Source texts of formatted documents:
━━━━━━

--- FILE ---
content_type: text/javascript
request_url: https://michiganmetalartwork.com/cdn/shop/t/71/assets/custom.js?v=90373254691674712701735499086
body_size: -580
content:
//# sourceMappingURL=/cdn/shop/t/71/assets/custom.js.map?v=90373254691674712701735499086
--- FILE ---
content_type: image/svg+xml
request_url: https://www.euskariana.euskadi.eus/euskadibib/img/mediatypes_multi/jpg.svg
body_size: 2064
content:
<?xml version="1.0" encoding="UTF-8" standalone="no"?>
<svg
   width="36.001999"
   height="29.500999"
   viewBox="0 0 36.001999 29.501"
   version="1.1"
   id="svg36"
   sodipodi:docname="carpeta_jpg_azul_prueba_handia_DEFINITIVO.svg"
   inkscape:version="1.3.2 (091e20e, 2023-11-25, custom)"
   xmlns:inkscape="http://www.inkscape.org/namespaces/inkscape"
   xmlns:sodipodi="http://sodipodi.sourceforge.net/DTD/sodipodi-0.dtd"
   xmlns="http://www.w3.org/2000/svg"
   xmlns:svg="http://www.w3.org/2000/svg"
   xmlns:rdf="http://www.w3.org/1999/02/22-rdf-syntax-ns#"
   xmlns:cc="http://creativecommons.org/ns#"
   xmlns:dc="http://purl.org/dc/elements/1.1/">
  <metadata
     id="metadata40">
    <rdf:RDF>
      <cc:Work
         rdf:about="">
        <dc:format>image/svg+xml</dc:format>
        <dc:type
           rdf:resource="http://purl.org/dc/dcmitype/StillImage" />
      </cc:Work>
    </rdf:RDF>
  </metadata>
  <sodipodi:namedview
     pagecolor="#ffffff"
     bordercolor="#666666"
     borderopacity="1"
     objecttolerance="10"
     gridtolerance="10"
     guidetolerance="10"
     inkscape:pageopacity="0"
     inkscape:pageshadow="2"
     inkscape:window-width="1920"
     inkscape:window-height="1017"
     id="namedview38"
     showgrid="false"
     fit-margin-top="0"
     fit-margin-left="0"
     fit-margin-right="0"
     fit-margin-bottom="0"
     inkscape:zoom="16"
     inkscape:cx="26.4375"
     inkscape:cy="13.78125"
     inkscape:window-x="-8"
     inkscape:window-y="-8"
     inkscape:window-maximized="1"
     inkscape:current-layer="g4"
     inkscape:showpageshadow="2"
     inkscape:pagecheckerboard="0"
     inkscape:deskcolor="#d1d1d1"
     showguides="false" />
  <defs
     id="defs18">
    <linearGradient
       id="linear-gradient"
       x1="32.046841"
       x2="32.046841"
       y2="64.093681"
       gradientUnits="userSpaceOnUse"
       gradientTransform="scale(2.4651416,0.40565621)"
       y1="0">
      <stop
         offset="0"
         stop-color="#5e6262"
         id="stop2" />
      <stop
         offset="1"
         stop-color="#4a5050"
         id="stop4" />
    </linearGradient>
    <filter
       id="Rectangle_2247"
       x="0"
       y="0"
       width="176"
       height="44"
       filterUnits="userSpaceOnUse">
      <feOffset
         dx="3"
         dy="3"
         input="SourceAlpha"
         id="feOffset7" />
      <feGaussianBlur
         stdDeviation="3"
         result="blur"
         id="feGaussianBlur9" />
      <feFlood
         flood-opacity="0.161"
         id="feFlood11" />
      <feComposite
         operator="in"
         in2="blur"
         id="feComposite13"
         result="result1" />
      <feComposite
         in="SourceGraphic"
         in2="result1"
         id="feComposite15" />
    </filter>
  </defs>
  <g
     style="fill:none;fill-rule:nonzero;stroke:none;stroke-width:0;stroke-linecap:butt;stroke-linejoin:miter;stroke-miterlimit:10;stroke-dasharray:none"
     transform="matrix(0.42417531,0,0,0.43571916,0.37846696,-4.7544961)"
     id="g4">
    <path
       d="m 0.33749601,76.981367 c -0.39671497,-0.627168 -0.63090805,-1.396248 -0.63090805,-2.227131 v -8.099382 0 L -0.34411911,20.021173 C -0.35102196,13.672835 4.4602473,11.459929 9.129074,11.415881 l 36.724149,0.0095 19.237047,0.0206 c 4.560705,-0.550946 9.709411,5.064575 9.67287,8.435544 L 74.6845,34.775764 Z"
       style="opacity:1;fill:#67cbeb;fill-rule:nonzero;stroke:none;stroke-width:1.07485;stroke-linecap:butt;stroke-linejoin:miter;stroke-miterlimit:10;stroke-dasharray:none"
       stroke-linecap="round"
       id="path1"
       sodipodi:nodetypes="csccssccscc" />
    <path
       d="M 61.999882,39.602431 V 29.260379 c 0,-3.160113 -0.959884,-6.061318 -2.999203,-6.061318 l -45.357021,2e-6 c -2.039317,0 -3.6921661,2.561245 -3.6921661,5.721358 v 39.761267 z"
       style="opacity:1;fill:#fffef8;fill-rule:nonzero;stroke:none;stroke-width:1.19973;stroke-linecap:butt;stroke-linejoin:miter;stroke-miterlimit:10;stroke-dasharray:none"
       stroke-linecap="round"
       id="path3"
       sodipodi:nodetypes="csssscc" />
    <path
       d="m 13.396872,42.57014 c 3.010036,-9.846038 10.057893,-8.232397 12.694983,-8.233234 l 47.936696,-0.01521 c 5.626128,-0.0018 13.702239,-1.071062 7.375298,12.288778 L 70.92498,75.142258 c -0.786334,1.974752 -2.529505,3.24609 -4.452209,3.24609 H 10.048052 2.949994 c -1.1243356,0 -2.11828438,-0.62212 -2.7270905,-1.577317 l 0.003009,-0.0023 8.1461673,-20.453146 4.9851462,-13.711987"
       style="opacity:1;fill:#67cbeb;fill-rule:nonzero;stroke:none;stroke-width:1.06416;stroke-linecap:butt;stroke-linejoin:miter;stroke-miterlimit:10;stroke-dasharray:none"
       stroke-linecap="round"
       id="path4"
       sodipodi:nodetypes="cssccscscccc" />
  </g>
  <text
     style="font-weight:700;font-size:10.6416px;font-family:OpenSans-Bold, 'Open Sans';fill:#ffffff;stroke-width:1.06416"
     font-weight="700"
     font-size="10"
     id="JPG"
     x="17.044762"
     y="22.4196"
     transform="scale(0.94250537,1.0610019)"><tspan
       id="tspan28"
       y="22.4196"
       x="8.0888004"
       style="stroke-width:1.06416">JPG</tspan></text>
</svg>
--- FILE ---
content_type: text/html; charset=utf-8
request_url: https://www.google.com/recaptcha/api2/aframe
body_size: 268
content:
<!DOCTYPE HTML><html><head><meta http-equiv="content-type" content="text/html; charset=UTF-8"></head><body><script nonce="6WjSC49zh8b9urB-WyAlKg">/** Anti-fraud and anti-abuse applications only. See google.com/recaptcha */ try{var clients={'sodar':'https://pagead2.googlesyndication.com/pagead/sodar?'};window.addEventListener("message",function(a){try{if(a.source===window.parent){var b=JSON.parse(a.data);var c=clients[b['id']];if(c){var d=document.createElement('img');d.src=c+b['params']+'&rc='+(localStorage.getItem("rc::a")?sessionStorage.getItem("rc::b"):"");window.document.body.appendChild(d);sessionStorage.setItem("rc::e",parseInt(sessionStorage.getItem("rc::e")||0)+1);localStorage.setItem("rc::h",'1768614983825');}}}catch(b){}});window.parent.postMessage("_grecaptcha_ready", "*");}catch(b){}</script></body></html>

━━━━━━

WORK REQUIRED ::
An answer consisting of the number alone is required: how many lines in the entries hold the string "scale"?

EXERCISE OUTPUT ::
2